◆ TASK DIRECTIONS:
Tally the lines of the listing below that contain the string "background", matching case exactly. Give only the number.

* start RECORDS SUPPLIED *

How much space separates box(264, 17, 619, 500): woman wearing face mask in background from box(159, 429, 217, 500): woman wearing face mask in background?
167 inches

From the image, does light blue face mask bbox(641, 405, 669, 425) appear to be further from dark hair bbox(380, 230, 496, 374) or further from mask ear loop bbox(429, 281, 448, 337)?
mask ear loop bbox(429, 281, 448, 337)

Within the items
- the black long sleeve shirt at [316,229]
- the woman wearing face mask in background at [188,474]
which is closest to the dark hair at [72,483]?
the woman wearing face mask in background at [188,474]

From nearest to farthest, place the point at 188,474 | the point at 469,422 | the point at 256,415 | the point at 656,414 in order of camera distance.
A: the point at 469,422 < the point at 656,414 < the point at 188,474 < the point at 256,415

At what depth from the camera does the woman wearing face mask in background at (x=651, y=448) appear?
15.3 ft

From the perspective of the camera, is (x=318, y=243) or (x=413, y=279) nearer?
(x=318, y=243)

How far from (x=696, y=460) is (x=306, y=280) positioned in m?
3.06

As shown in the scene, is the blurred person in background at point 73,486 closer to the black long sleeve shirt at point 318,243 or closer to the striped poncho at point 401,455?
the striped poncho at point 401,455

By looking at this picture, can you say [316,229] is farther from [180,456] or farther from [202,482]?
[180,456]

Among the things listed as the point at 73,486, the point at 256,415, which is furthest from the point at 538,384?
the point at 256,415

* end RECORDS SUPPLIED *
* start RECORDS SUPPLIED *

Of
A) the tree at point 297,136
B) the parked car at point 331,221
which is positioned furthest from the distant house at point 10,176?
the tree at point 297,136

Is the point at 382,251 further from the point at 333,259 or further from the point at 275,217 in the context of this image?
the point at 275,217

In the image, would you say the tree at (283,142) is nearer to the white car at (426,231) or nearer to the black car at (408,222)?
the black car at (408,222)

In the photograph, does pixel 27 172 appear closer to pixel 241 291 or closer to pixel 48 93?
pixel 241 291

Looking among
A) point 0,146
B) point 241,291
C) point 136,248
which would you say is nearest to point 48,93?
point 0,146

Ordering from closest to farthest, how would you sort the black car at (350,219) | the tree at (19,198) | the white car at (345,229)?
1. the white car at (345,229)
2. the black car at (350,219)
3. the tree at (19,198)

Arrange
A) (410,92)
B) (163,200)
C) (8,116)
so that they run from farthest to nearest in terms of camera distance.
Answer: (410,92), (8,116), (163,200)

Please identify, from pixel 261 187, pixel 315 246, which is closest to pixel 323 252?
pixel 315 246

* end RECORDS SUPPLIED *

◆ CORRECT OUTPUT:
5